## Your goal
Extract, from the listing that follows, each line containing the word "site".

## Provided data

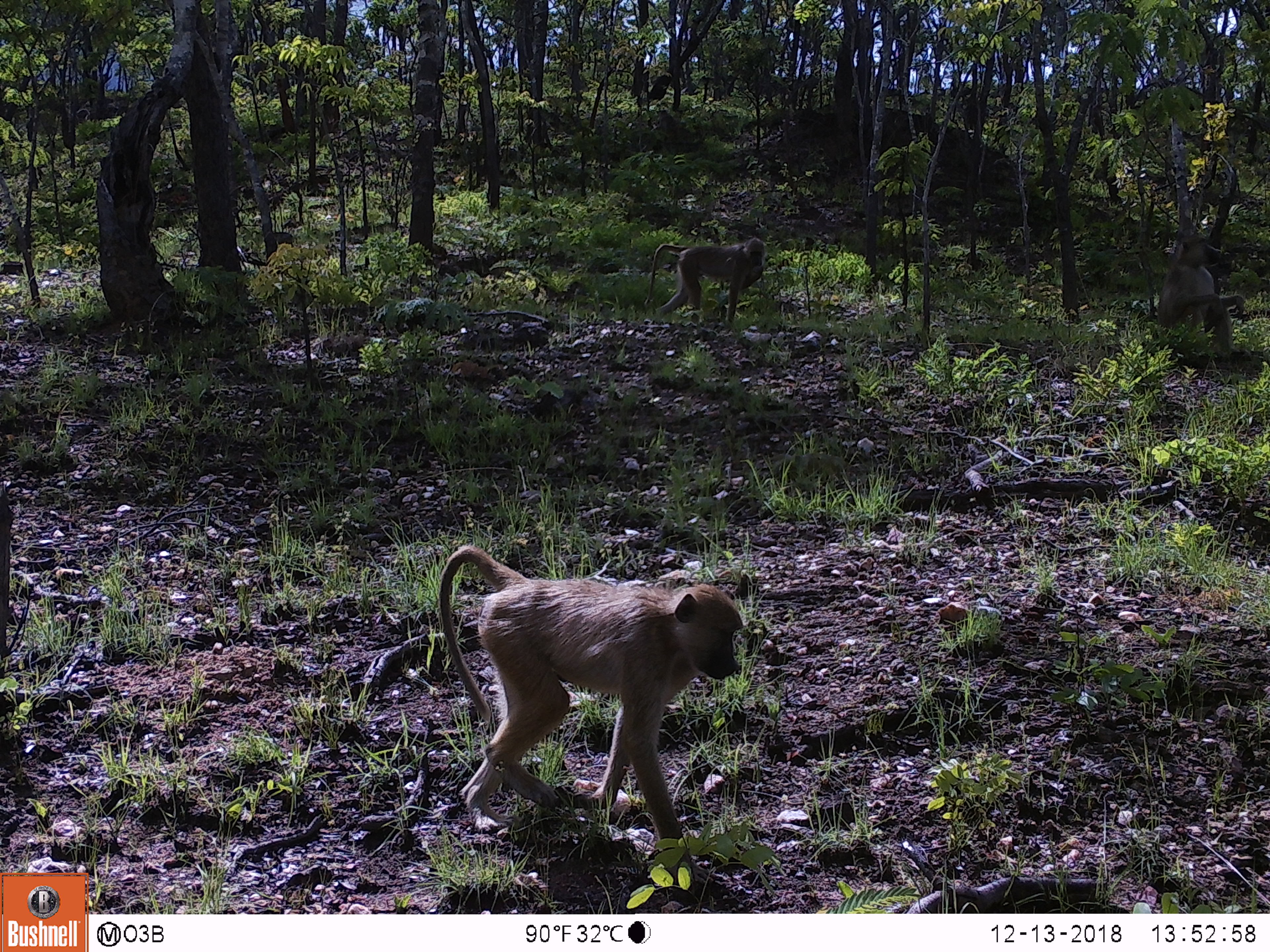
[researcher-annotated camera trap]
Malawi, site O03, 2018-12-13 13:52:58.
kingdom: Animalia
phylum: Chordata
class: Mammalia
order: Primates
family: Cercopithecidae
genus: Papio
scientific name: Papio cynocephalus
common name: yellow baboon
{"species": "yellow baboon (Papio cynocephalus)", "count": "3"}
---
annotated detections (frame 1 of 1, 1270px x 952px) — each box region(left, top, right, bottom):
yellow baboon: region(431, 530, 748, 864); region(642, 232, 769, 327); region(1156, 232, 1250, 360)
* * *
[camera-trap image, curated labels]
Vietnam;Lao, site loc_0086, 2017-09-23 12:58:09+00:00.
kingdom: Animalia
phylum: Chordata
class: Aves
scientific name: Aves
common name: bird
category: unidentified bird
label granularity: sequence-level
...
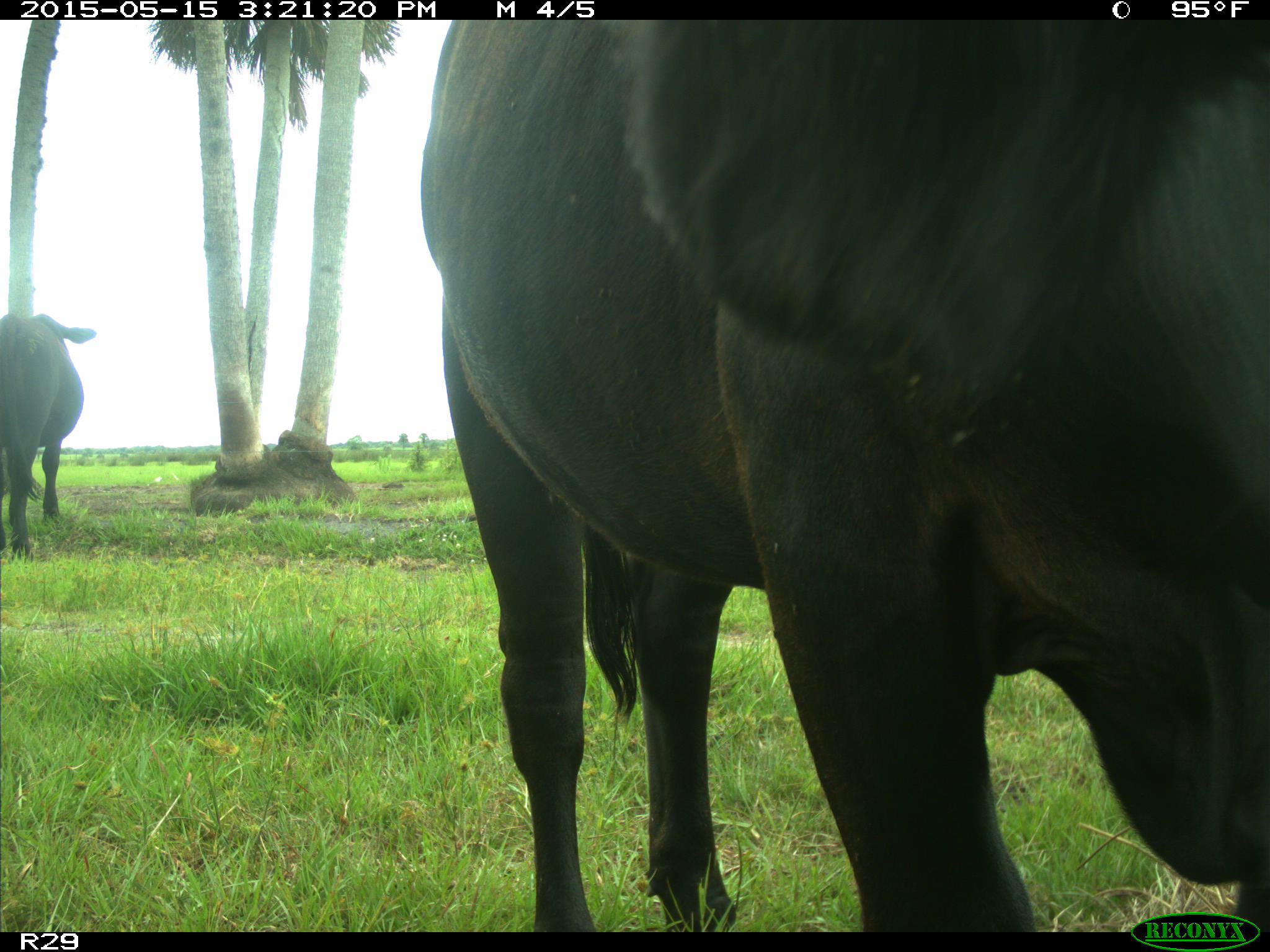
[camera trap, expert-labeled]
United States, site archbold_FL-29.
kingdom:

## Result of the task
Malawi, site O03, 2018-12-13 13:52:58.
Vietnam;Lao, site loc_0086, 2017-09-23 12:58:09+00:00.
United States, site archbold_FL-29.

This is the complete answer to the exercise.